19th January 2017
The “cover price” of Cornwall Reports is to be less than 9 pence per day, following a successful Crowdfunding campaign which has secured the website’s future for at least the next three months.
From midnight on 31st January, new subscribers will be directed to a paywall which will offer a variety of payment models.
The best value is a £30 annual subscription, which equates to less than 9 pence per day – half the price of a local weekly newspaper, and nearly one tenth the price of a regional daily. Cornwall Reports is updated throughout the day.
Alternative tariffs, which might suit more casual readers, start at £1 per week. The Cornwall Reports project, which offers a quality news service, without adverts, is the first local news venture of its kind in Britain.
New subscribers will be able to read a maximum of five articles each month before they are asked to pay.
Supporters can continue to make donations via a button on the front page. Readers who donated to the Crowdfunding appeal, or who have already donated through the front page button, will automatically become subscribers without further payment. Unless they have requested anonymity, or indicated otherwise, their names will be included in a “Hall of Fame” to be published in the website shortly.
Plans for local news pages
Editor Graham Smith said he planned to introduce local news pages as soon as possible. “Cornwall Reports was designed to serve the whole of Cornwall, and there is no shortage of news stories which are sufficiently important to meet that criteria,” he said.
“But at the same time I recognise that people have a real appetite for more community-focussed stories. I am looking at ways to set up pages specifically for this kind of content. It might take several months. But it is definitely part of the plan.
”I think the Cornwall-wide news has to take priority. But the beauty of a local news website is that it can grow to become whatever we want – or can afford!”

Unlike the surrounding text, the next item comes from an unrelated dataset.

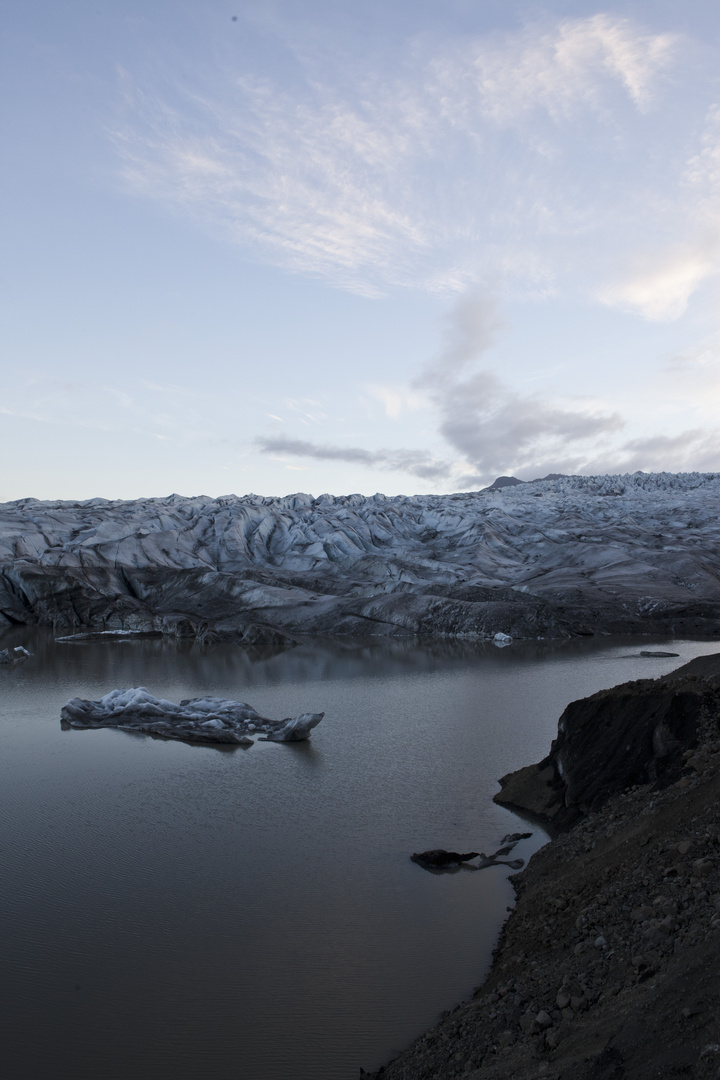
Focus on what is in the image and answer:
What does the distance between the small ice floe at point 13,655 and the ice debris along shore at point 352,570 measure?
11.0 metres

The Cornwall Reports letters page is now open to contributors. At the moment, the website does not plan to publish “comments” on a story-by-story basis but will link to comments published on its dedicated letters page. Contributors will have to provide their real identity, and their town or village, but not a full address.
“There is no place for anonymous trolling on Cornwall Reports,” said Smith. “But I welcome comment and debate on any topic. So if readers wish to observe on anything we’ve published, or if they would like to raise a new issue, the letters page is the place to go.”
The Cornwall Reports finances do not yet stretch to hiring any staff, but Smith said he was keen to involve as many people as possible as the website grows. “Until a few months ago I had no idea how to design a website,” he said. “I’m sure most website professionals would look at my efforts and say that is still the case. But if anyone has appropriate skills, and would like to help, I’d be enormously grateful.
“It might be that someone has marketing expertise and can help us reach sales targets. It might be that someone is really good at using social media and can help promote Cornwall Reports that way. It might be that some skills are transferable and that somebody could help Cornwall Reports in other ways we might not have thought about yet.